Türkiye-Rusya ilişkileriyle ilgili ise Abdullah Gül, iki ülke arasında tarihi ilişkilerin mevcut olduğunu dile getirdi. Komşuluk ilişkilerinin geliştirmesi için uğraşıldığını anlatan Abdullah Gül, "Gazın önemli bir kısmını Rusya'dan alıyoruz. Dolayısıyla Rus gazına biraz bağımlıyız. Bunu çeşitlendirmeye çalışıyoruz tabii. Ukrayna'daki olanlar, hepimizi çok yakından ilgilendirdi. Güneyimizde böyle bir istikrarsızlık varken, kuzeyimizde çok daha ciddi bir istikrarsızlıktan tedirginiz açıkçası" dedi.
Ukrayna ve Rusya meselesinin NATO'nun karşılaştığı en ciddi konulardan birisi olduğunu kaydeden Gül, "Kırım’ın defakto durum yaratılarak işgal edilmesi çok gergin bir ortam çıkardı ve belki ikinci bir Soğuk Savaş döneminin başlangıcı içerisindeyiz. Bunun daha da ileri gitmemesini arzu ediyoruz" ifadelerini kullandı.

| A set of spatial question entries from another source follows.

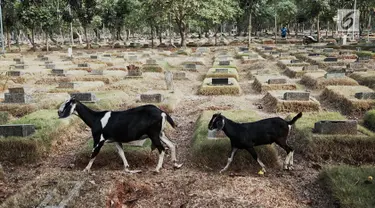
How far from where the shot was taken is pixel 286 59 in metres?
26.3

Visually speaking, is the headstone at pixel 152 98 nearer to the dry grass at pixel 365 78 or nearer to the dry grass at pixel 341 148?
the dry grass at pixel 341 148

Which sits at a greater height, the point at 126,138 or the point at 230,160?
the point at 126,138

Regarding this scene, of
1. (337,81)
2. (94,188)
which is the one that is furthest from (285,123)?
(337,81)

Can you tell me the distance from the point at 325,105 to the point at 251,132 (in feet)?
25.3

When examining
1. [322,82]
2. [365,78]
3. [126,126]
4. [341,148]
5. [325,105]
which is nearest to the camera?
[126,126]

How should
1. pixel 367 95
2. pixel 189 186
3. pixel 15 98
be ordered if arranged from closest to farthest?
pixel 189 186
pixel 367 95
pixel 15 98

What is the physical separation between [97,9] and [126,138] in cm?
4227

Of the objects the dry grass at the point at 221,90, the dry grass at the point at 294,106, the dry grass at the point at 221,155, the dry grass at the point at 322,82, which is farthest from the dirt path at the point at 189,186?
the dry grass at the point at 322,82

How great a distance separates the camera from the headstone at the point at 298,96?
1288cm

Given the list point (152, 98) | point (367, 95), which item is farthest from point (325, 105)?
point (152, 98)

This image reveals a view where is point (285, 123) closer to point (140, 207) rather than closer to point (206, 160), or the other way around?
point (206, 160)

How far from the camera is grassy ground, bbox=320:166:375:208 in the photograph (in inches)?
221

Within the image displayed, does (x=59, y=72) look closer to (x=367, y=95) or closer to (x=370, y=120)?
(x=367, y=95)

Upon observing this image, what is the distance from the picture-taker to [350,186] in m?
6.07
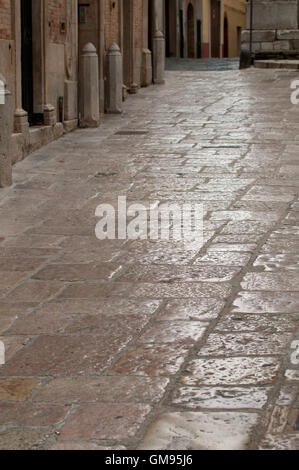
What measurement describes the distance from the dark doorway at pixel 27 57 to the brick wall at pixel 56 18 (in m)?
0.66

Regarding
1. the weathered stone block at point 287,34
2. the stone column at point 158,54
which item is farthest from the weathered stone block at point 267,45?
the stone column at point 158,54

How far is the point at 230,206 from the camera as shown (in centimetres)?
820

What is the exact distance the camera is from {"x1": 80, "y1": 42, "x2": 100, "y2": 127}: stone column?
13406 mm

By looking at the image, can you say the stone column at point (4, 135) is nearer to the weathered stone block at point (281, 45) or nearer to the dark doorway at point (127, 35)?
the dark doorway at point (127, 35)

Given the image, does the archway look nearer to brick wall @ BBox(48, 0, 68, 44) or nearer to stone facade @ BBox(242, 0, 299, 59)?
brick wall @ BBox(48, 0, 68, 44)

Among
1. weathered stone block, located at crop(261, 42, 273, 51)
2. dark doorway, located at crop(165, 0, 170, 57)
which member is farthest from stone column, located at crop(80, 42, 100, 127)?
dark doorway, located at crop(165, 0, 170, 57)

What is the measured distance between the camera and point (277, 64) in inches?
838

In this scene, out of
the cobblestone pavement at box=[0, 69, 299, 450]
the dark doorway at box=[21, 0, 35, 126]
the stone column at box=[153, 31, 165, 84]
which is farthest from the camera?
the stone column at box=[153, 31, 165, 84]

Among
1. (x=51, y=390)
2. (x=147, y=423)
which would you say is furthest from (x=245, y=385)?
(x=51, y=390)

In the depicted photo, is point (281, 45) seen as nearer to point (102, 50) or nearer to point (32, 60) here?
point (102, 50)

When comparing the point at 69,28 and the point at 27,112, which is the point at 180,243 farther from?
the point at 69,28

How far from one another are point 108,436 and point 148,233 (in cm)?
374

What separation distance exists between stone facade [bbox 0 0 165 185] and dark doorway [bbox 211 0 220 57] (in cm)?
2212

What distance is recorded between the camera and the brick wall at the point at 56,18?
12.4 meters
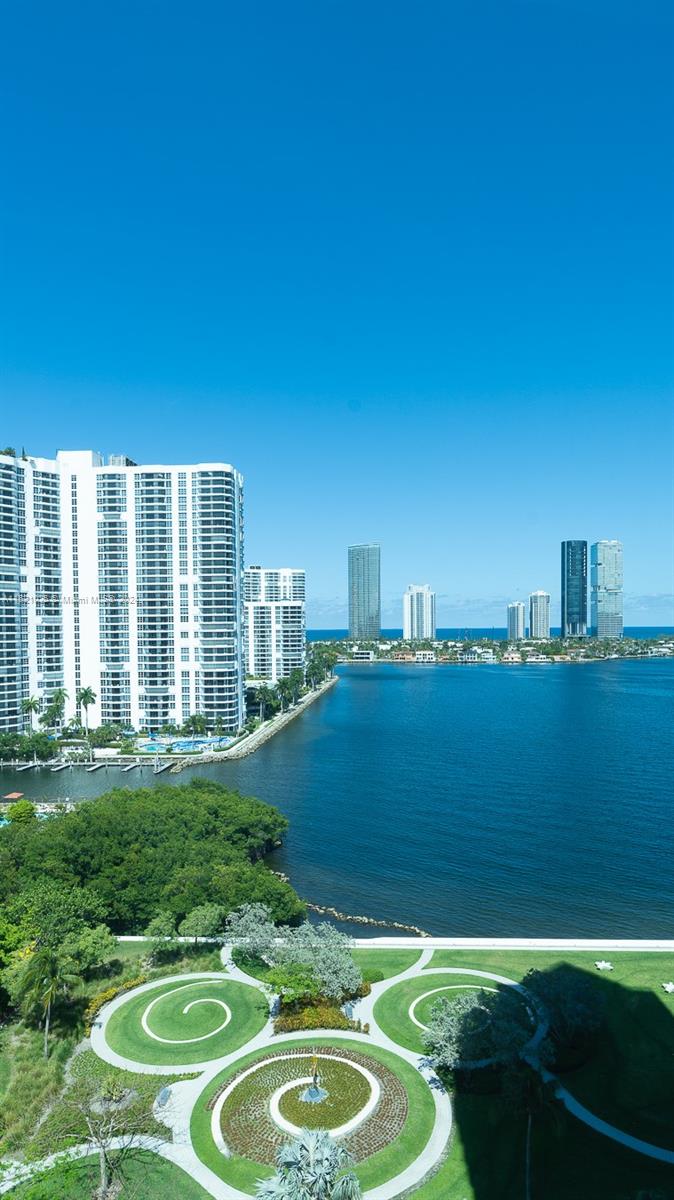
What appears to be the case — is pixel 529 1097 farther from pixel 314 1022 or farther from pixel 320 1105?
pixel 314 1022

Rusya'daki gelişmelerin Türkiye'nin enerji güvenliğine etkisi konusunda ise Gül, Kafkasya, Irak, İran gibi bölge ve ülkelerden enerji güvenliğinin sağlandığını kaydederek, "Ama hem bizim, hem Avrupa'nın daha büyük ölçekte enerji güvenliğinin sağlanması için Doğu Akdeniz’in önemli bir kaynak olacağına inanıyorum. Kıbrıs meselesi barışçıl bir şekilde hallolursa bütün Kıbrıs çevresindeki gaz, İsrail kıyılarındaki gaz bütün bunlar birleştirilerek Avrupa'ya uzanmasının en uygun yolu Türkiye üzerinden geçmesidir. Yapıcı yaklaşılırsa kazan-kazan bilinci içerisinde hareket edilirse bunların gerçekleşeceğine inanıyorum" diye konuştu.